Task brief ▸
Transcribe everything in the mortgage debt forgiveness text from "When a homeowner" down to "this debt forgiveness income.".

Text block ▸
When a homeowner sells a property for less than what is owed their mortgage lender is responsible for sending them a 1099 for debt forgiveness income. In other words, the IRS has traditionally looked at any debt forgiven as income to the homeowner.


$300,000            Mortgage Balance subtracted by

$200,000            Proceeds from a Short Sale or REO sale

=$100,000         Loss to the mortgage company –Debt forgiven and thus taxable under the IRS debt forgiveness rules.

Several places exist in the tax code that allow the homeowner to legally avoid having to pay taxes on this debt forgiveness income.

The reason the 1099 is a financial trap is that some homeowners let  their fear of the 1099 keep them from moving forward. The first thing to know is that it only applies to qualified principle homes, meaning owner occupied. Second, “Acquisition Indebtedness” is no longer subject to taxation.

For example, if a homeowner borrows 350k from the bank to buy a  house, lives in it, and then sells it for a loss at 200k, the IRS would say that the homeowner had the benefit of a 150k gain and that he or she needed to pay taxes on this amount; however, if the money was used to buy that property and it was a principle residence, it no longer is seen as a taxable gain.

Given information ▸
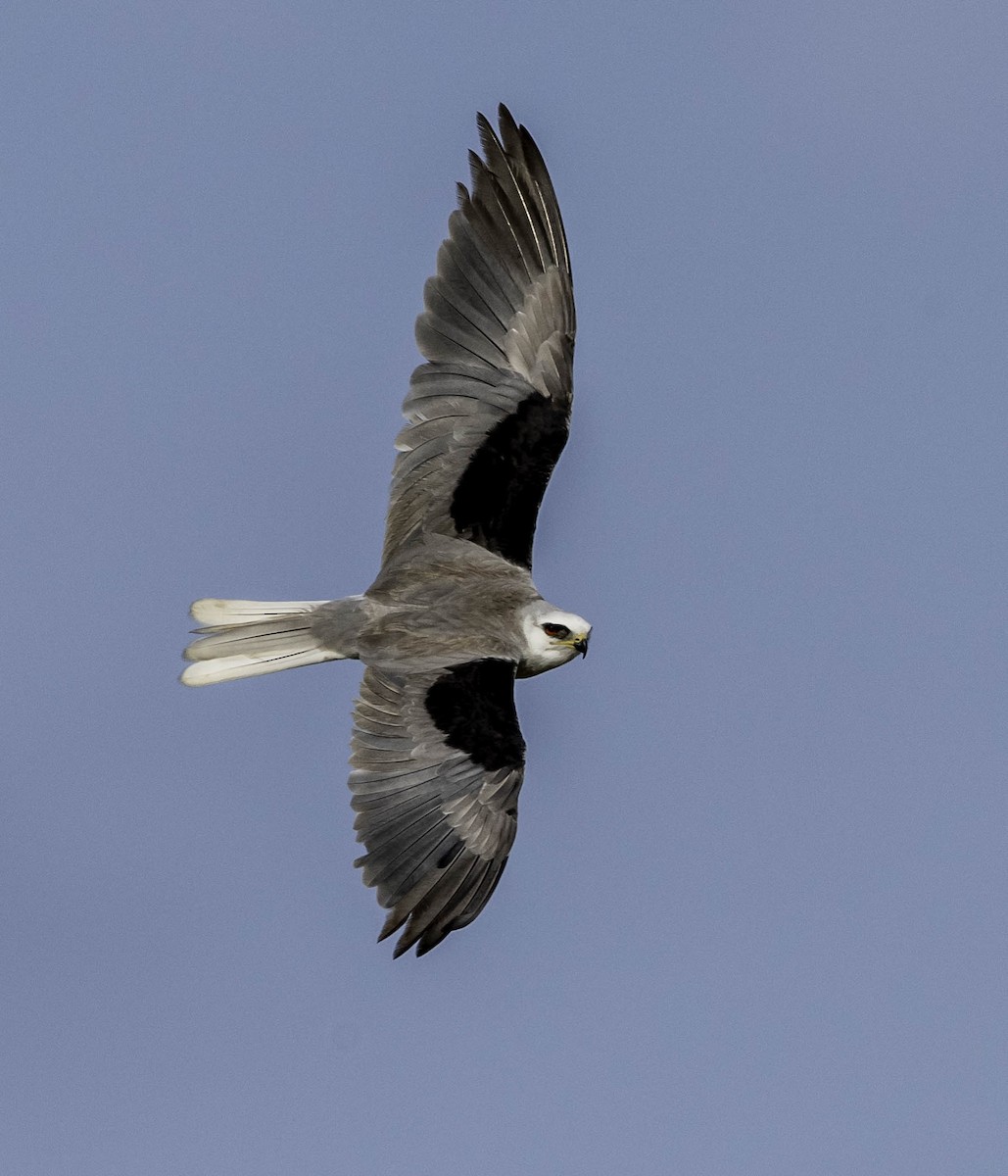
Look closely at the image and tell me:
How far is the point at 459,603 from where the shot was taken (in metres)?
14.5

Solution to this task ▸
When a homeowner sells a property for less than what is owed their mortgage lender is responsible for sending them a 1099 for debt forgiveness income. In other words, the IRS has traditionally looked at any debt forgiven as income to the homeowner.


$300,000            Mortgage Balance subtracted by

$200,000            Proceeds from a Short Sale or REO sale

=$100,000         Loss to the mortgage company –Debt forgiven and thus taxable under the IRS debt forgiveness rules.

Several places exist in the tax code that allow the homeowner to legally avoid having to pay taxes on this debt forgiveness income.